CDW Employees to Help Build Housing For Tsunami Victims

Chicago Sun-Times, July 8, 2005 - Employees at CDW Corp., the Vernon Hills supplier of tech products to business, government and schools, have always been encouraged to serve their community, volunteering at such organizations as Children's Memorial Hospital and the Chicago Food Depository.

And hundreds of employees on company time have built three new Habitat for Humanity homes for poor families in Waukegan.

Now their community has gotten larger.

A team of nine CDW employees is leaving today for Thailand to spend two weeks in a Habitat for Humanity effort to build and repair housing damaged by the Dec. 26 tsunami. CDW is footing the bill for the trip and also will pay the employees their regular wages.

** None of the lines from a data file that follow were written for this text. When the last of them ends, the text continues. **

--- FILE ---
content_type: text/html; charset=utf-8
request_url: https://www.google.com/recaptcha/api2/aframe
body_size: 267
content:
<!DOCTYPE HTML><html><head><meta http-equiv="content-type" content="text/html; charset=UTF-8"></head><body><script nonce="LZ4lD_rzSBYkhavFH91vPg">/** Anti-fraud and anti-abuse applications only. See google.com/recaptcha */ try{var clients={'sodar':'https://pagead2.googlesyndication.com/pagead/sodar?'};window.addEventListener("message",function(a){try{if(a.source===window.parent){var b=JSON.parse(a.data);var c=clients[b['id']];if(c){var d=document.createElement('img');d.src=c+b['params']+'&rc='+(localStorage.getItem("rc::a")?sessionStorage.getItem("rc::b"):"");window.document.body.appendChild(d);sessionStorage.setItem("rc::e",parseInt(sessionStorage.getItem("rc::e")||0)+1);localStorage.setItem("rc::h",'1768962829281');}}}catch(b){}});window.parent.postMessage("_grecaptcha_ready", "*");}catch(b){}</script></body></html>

K.C. Tomsheck, of Mundelein, leader of the CDW team and CDW's senior director of information technology operations, said: "My No. 1 goal is to come back feeling like we made a difference. We're going to be working as hard as we can to make sure it happens."

He said the group will build cinder block housing in the village of Khao Lok in southwestern Thailand. "There already was a homeless problem in this village, which was magnified immensely by the tsunami," he said.

All but one of the CDW team come from Chicago area offices. They work in a variety of departments, including sales, marketing, purchasing, training and finance.

The project is part of a bigger CDW tsunami relief effort that raised more than $300,000 from employees and company and board member matches. All employees who made donations were eligible to make the trip.

The volunteers were picked from a raffle. They are, along with Tomsheck: Maureen McDermott; Todd Knight; Damian Gonzalez; Rey Sanjuanero, Andrea Pulito; Tina Walker; Tony Williams and Margarite Showers.

"What is special to us about this project is that it is co-worker driven," said John A. Edwardson, CDW's chairman and chief executive. "As with so many aspects of our business, our co-workers make the difference and lead the way."